Bağımsız Denetim Raporları ile Alenileştirilmiş Verilerin Aktarımı Mümkün mü?
Genelge’de bağımsız denetim raporları ile banka sırrı niteliğindeki verilerin alenileştirilmesinin mümkün olmadığı ve dolayısıyla bu raporlardaki verilerin paylaşılması için ayrıca bir yönetim kurulu kararı gerekmediği belirtiliyor.
Gizlilik Sözleşmeleri BDDK’ya Ne Zaman Raporlanmalı?

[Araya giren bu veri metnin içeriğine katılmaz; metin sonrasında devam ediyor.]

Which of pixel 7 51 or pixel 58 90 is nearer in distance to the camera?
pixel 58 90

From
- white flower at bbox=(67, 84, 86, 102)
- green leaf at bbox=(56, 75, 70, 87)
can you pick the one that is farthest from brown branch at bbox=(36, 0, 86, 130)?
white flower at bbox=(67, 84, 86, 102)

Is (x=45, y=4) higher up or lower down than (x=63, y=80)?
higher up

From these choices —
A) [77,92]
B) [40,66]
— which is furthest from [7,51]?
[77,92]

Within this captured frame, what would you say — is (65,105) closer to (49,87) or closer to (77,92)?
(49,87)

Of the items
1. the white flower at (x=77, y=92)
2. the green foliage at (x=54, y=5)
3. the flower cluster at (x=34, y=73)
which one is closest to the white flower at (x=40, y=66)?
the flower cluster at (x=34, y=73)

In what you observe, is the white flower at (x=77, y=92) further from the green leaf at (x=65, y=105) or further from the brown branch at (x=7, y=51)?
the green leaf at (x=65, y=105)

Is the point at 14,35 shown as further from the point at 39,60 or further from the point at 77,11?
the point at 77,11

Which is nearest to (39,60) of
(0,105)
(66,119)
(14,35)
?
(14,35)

Yönetmelik m. 5/9 uyarınca, banka sırrı veya müşteri sırrının paylaşımı öncesinde, aktarımın yapılacağı taraflarla yapılacak gizlilik sözleşmelerinin altı aylık periyotlarla BDDK’ya raporlanması öngörülmekteydi. Genelge ile Yönetmelik’in yürürlük tarihinden[1] itibaren geçerli olmak üzere, Temmuz – Aralık raporlama dönemi için 31 Ocak; Ocak-Haziran raporlama dönemi için 31 Temmuz tarihlerine kadar BDDK tarafından uygun görülen format ve içerikte söz konusu bildirimlerin yapılmasının gerektiği belirtiliyor.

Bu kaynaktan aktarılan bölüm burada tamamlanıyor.